At this realization, Lady Harriet could not imagine what she would do when she next saw him. How could she recover after the man she had adored had seen her abysmally chubby body semi-clothed? Her mortification was complete. She was deeply ashamed to reflect on how clear it was that the evil Mr. Rosewood had desired her curvy body and that he had no interest whatsoever in Lady Delia.

Proper gentlemen did not like women who were built like her, Lady Harriet reflected miserably. Her curves were for mistresses and courtesans only. Not that the Earl of Blackwell would ever desire her. She was too unsophisticated, even if she hadn’t been far to plump.
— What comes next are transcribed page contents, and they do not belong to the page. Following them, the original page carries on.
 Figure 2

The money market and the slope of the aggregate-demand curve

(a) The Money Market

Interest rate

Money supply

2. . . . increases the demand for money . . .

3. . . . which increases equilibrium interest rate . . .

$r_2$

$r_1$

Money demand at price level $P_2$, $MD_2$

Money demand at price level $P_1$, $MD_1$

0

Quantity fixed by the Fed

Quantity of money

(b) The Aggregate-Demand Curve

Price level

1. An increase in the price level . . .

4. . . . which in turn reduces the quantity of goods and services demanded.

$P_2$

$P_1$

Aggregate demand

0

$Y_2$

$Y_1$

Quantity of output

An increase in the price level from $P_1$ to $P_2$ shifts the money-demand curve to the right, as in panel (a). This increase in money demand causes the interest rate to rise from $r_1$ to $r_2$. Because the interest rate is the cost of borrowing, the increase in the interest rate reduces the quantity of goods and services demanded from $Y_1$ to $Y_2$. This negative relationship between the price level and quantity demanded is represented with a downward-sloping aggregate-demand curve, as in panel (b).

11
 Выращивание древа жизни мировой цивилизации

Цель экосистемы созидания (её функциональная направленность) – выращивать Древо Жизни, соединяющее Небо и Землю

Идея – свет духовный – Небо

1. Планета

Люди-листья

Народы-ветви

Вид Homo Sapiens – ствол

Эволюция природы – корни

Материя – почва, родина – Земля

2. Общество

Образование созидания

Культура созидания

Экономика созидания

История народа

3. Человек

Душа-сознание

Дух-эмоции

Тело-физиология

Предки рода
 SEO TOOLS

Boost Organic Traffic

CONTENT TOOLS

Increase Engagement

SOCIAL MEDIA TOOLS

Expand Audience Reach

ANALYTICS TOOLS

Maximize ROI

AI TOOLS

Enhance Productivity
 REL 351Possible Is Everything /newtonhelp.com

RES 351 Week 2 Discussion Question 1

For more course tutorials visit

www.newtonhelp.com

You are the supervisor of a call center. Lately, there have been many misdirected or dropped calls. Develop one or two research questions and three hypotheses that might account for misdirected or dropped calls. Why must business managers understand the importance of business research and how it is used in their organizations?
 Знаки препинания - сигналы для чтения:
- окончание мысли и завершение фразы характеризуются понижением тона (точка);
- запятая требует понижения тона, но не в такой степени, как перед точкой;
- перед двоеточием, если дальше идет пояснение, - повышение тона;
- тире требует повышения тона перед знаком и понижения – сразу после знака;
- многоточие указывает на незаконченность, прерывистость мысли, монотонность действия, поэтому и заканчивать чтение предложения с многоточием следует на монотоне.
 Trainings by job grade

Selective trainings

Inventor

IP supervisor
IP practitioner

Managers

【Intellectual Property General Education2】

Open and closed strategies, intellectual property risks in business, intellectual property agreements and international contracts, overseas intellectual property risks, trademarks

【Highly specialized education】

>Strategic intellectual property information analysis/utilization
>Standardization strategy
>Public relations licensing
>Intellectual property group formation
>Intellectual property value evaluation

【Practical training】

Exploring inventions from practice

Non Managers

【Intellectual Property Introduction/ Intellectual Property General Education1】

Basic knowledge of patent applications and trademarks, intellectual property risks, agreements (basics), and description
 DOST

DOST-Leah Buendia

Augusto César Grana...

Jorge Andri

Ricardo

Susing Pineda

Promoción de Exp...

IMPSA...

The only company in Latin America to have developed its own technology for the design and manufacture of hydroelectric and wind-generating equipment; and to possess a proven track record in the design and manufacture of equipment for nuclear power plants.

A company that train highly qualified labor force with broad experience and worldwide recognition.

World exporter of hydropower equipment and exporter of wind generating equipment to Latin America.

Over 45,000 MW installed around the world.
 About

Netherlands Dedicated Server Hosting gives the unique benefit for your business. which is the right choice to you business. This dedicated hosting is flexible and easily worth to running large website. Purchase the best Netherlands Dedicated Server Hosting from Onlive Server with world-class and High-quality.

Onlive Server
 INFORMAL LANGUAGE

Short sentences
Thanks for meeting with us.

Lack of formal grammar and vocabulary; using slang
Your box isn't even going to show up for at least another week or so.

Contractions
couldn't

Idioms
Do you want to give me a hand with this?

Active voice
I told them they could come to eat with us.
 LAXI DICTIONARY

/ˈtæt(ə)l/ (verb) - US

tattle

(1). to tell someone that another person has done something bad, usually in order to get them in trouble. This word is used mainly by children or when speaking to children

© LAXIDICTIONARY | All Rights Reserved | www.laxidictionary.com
She was not the type of person to attract the Earl. She wept fiercely, thinking the man she adored would never love her now. Not after seeing her exposed flesh, not after witnessing her ugly tearstained face, not after Christopher Rosewood made it clear that her vulgar curves marked her as unfit for anyone but a criminal.

She resolved to go on a reducing regime like the kinds she had read about in
ladies’ journals. One simply ate cabbage and dry toast and she would soon be as slender and svelte as Lady Delia. It would not help her with the humiliation of her hopeless love for Lord Blackwell, but she would simply avoid him henceforth. He had rescued her, but unlike in romantic novels like
Annabelle’s Adventures,
she had been dirty, exposed, terrified and crying. It was nothing like a book. Nothing at all.